Demand for transit continues to grow; underfunded transit agencies work to meet the need

By Mary Ebeling
While demand for public transit continues to grow nationally, transit agencies are facing decreasing federal and state aid. In response, cities and counties served by transit are working with the private sector and other public agencies to develop nontraditional partnerships for funding the growth in their systems. Innovative partnerships—and revenues through levying local taxes—allow transit agencies that are bursting at the seams to improve service, make capital investments, and offer more efficient routes that often result in further ridership increases.
New and sometimes unorthodox partnerships in both the private and public sector—such as universities, local schools, military bases, social service agencies, downtown development authorities, hospitals, and apartment complex owners—allow cash-strapped transit systems to respond to ridership demand by appropriately targeting and marketing to potential partners.
Cities in Broward County, FL with developments outside the areas served by transit have entered into agreements with Broward County Transit (BCT) to lease buses. This arrangement provides a city-run shuttle program to connect riders living outside the transit service area to BCT routes and transit stations. These cities then run localized shuttle buses to take residents to appointments and shopping.
These new partners have a vested interest in supporting their transit systems, as an increasing percentage of their client/customer base accesses their services via public transit. Many of these organizations developed operations and constructed facilities outside the service area of their local public transit agencies without adequately considering the full range of their customers’ transportation needs. Only later did they discover the importance of providing this service to those needing or wanting access.

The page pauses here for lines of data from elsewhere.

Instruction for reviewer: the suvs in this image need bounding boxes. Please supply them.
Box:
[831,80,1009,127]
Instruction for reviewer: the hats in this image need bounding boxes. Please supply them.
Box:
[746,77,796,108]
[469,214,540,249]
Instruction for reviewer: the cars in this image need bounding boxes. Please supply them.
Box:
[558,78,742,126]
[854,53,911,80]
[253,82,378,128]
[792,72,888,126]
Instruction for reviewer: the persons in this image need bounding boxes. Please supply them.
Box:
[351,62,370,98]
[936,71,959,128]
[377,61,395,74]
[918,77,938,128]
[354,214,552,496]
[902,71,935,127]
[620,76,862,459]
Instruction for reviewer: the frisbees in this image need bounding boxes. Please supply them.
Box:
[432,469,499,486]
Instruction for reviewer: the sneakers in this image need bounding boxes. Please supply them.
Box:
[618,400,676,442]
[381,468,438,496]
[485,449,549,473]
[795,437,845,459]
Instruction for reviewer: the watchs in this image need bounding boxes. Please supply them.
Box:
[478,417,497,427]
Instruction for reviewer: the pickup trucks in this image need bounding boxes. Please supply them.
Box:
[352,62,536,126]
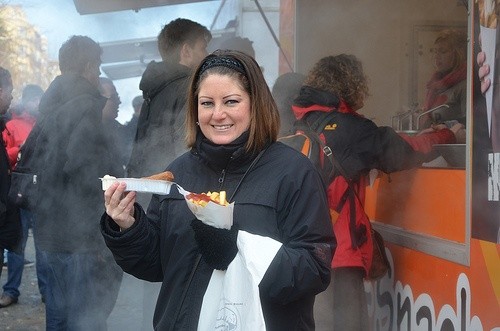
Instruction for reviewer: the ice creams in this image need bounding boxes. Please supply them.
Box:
[478,0,499,138]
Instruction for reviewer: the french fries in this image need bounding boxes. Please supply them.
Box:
[187,190,229,208]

Other cities, focusing on the public benefit of supporting strong transit, are taking a new look at the sales tax option. Smaller communities like Wausau, WI and larger ones like Pinellas County, FL are either beginning discussions or actively pursuing a voter-approved sales tax to support transit. Using sales taxes to fund transit has public support and is worth continuing to pursue. And courting buy-in from partnerships with public agencies and private enterprises offers the potential to develop revenue sources that can respond to changing demand, particularly for services in new locations.
Mary Ebeling is a Transportation Policy Analyst at SSTI.